About this task: Copy only those lines which run from the line containing "Fully furnished single" to the end of the entries below, both inclusive, exactly as written and with no pictures.

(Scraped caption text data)
****
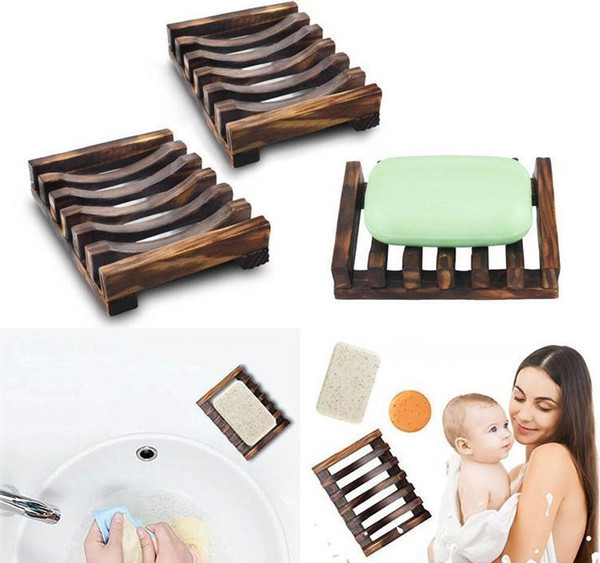 Natural Wooden Bamboo Soap Dish Tray Holder Storage Soap Rack Plate Box Container for Bath Shower Plate Bathroom YD0357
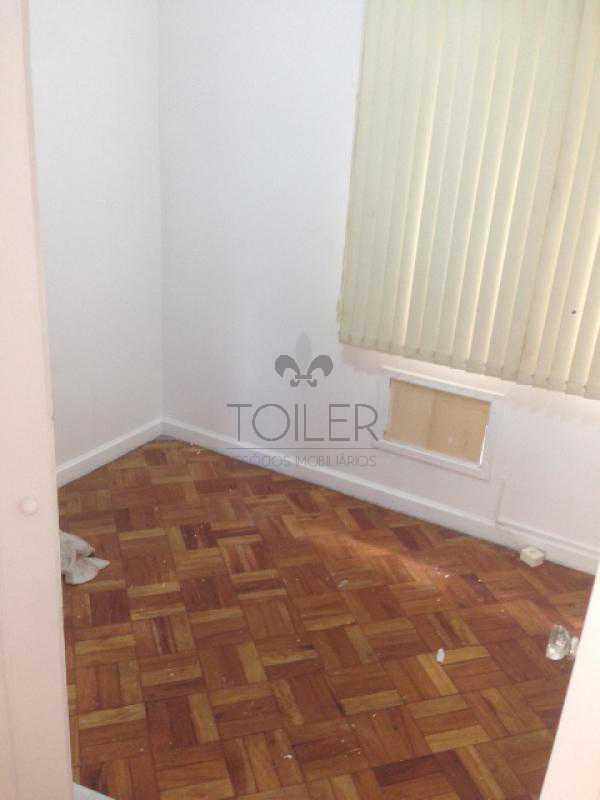 16 - Apartamento 3 quartos à venda Ipanema, Rio de Janeiro - R$ 1.350.000 - IP-BT3011 - 17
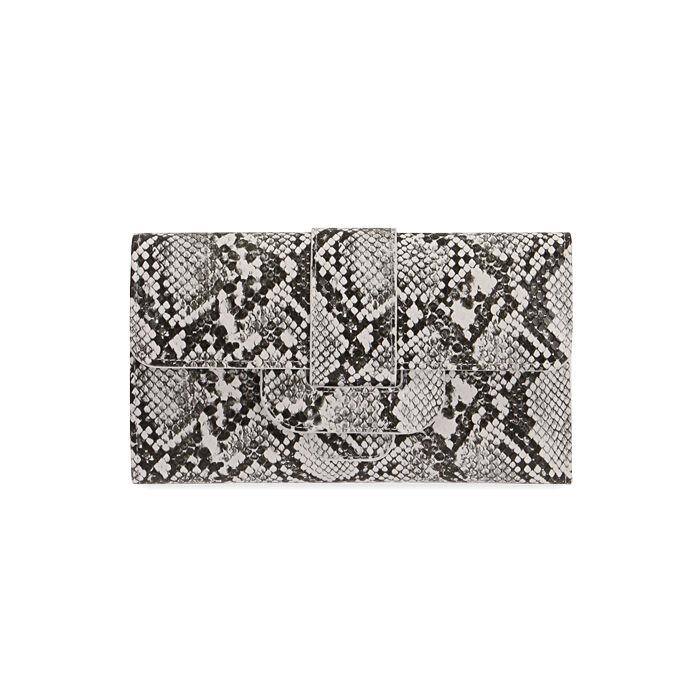 Portafogli bianco/nero stampa pitone , Primadonna, 175102538PTBINEUNI
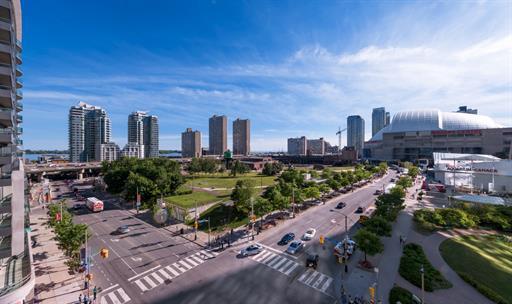 Delta Hotels By Marriott Toronto Toronto Canadian Affair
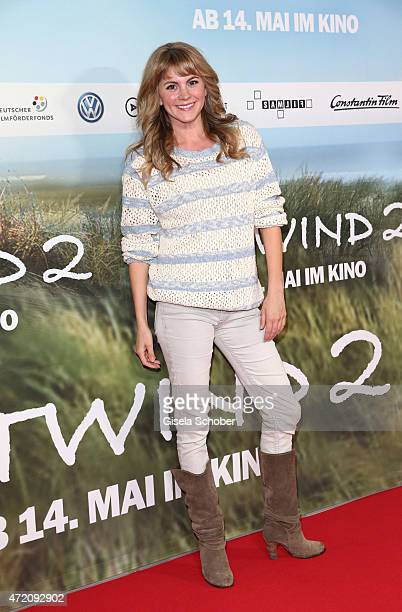 Luise Baehr during the German premiere of the film 'Ostwind 2' on May 3 2015 in Munich Germany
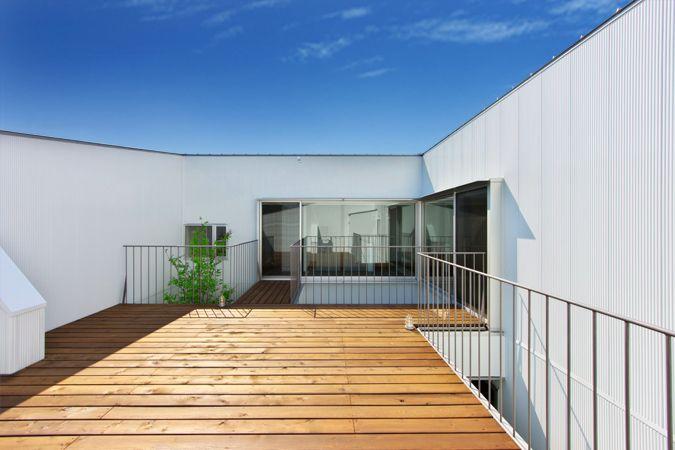 岡山のデザイン注文住宅、デザインリフォームの建築設計事務所 form0 の代表作画像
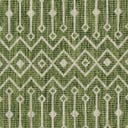Link to Green of this rug: SKU#3145071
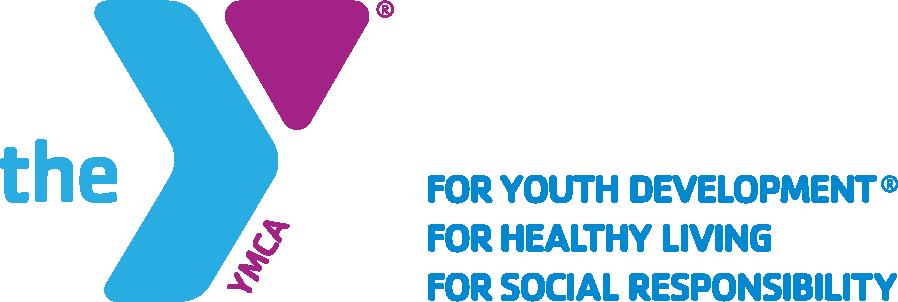 Skagit Valley Family YMCA logo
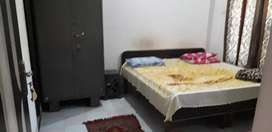 Fully furnished single room for mens with attached bathroom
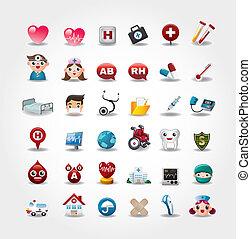medyczny, zbiór, szpital, ikony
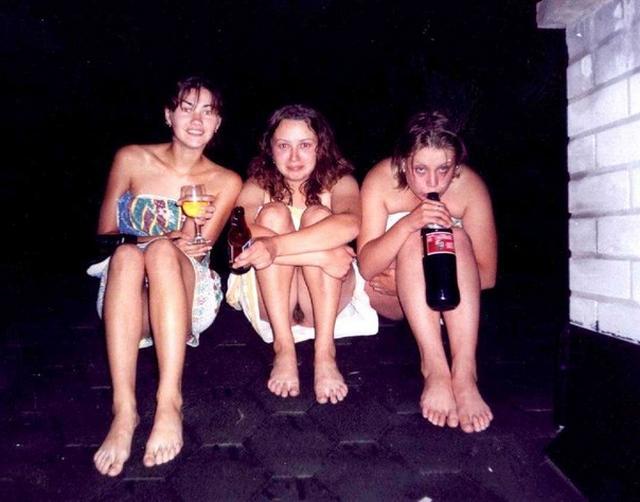Подборка эро снимков голых девушек из СССР 9 фото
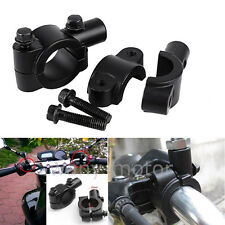 Universal Motorcycle Handle Bar Mirror Mount Holder Clamp Adaptor 7/8 Black 10mm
****
Result of the task:
 Fully furnished single room for mens with attached bathroom
medyczny, zbiór, szpital, ikony
Подборка эро снимков голых девушек из СССР 9 фото
 Universal Motorcycle Handle Bar Mirror Mount Holder Clamp Adaptor 7/8 Black 10mm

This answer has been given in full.